# modern hopper cars



## kkri49 (Mar 18, 2012)

Some modern hoppers are black with a red, yellow, or white end panel. On prototype roads, are these run in a particular direction?

kkri49


----------



## Xnats (Dec 5, 2010)

Is there a certain road name for these cars you see? NS, CSX ect?


----------



## kkri49 (Mar 18, 2012)

*Road Names*

Some are CNW, CN, and WP.


----------



## Xnats (Dec 5, 2010)

This is a good one :dunno: I got rained out today so I was looking around online. My guess is the colored panels are markings of the Rail Carrier and nothing more. CP just bought a lot of grain hoopers to insure demands are met. On that same note farmers were suing CP and CN for price gouging :laugh:
I never knew some of the cars are made from aluminum. There are a lot of good reads but nothing went to coding by color of anything. 

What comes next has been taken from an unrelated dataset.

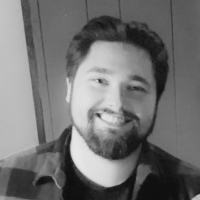 avatar for Andreas Theodorou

Maybe a Mod can move this to a better section so more will read it


----------



## cv_acr (Oct 28, 2011)

The coloured panels indicate which end of the car has a rotary coupler. Rotary couplers allow gondola or hopper cars to be dumped in a large rotary dumper without uncoupling.

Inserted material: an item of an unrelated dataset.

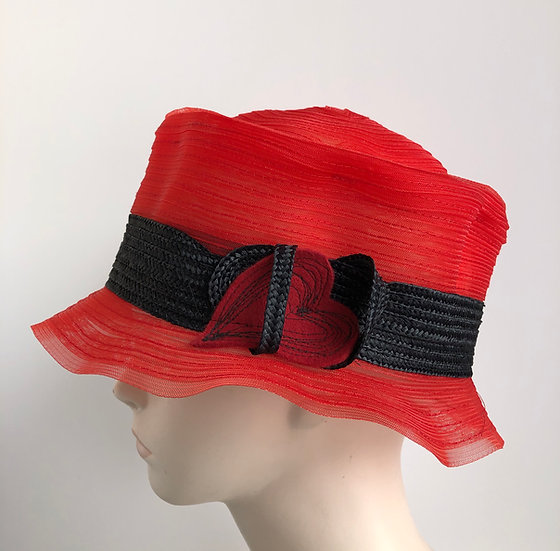 Fedora, sort of  (red horsehair w/ black band)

http://canadianfreightcargallery.ca/cgi-bin/image.pl?i=aex16064&o=aex

A unit coal train that gets rotary dumped will have all the cars aligned so that a rotary coupler is always coupled to a standard coupler. Two standard couplers cannot be coupled together and sent through a rotary dumper. If you do, this happens:

http://www.canadianrailwayobservations.com/2010/04/dumper.htm

If the cars are not running in a unit train that gets rotary dumped (some older coal gons have been downgraded to scrap service, and hoppers might be in rotary service, or bottom dump service. Coupler alignment only matters when in rotary dump service.)


----------



## Xnats (Dec 5, 2010)

Thanks Cv, great info :thumbsup: it sure helps looking up stuff using the proper terms.


----------



## kkri49 (Mar 18, 2012)

*Thanks*

Thanks. I learned something.


----------



## Canadian Car Knocker (Feb 8, 2011)

CV hit the ole nail on the head. Prob the most commonly miss marshaled cars in the system well rotarys and LPS next to loaded tankers. Yet another reason I never want to see those bloody things again.


----------



## steam chaser (Feb 21, 2011)

Thanks for the info,did not know this.


----------



## Blade3562 (Mar 13, 2012)

Still trying to figure out how they flipped the loco. That's loco weighs in at 390,000lbs I mean holy $#!+. Doesn't a hopper only weigh like 60tons tops? How does a rotary car work exactly may be a better way to start.

How I always arrange the car is brake wheel to the back for uniformity. Never actually looked though lol


----------



## Canadian Car Knocker (Feb 8, 2011)

Sums it up pretty well I'd say

http://www.youtube.com/watch?v=pt8ffgVZbBY&feature=related


----------



## gunrunnerjohn (Nov 10, 2010)

I moved this to general discussion since it's not really about N-scale.


----------



## sstlaure (Oct 12, 2010)

And here's a functional HO Scale model in action. (Need to figure out where to get the rotary couplers or if they are home-made.)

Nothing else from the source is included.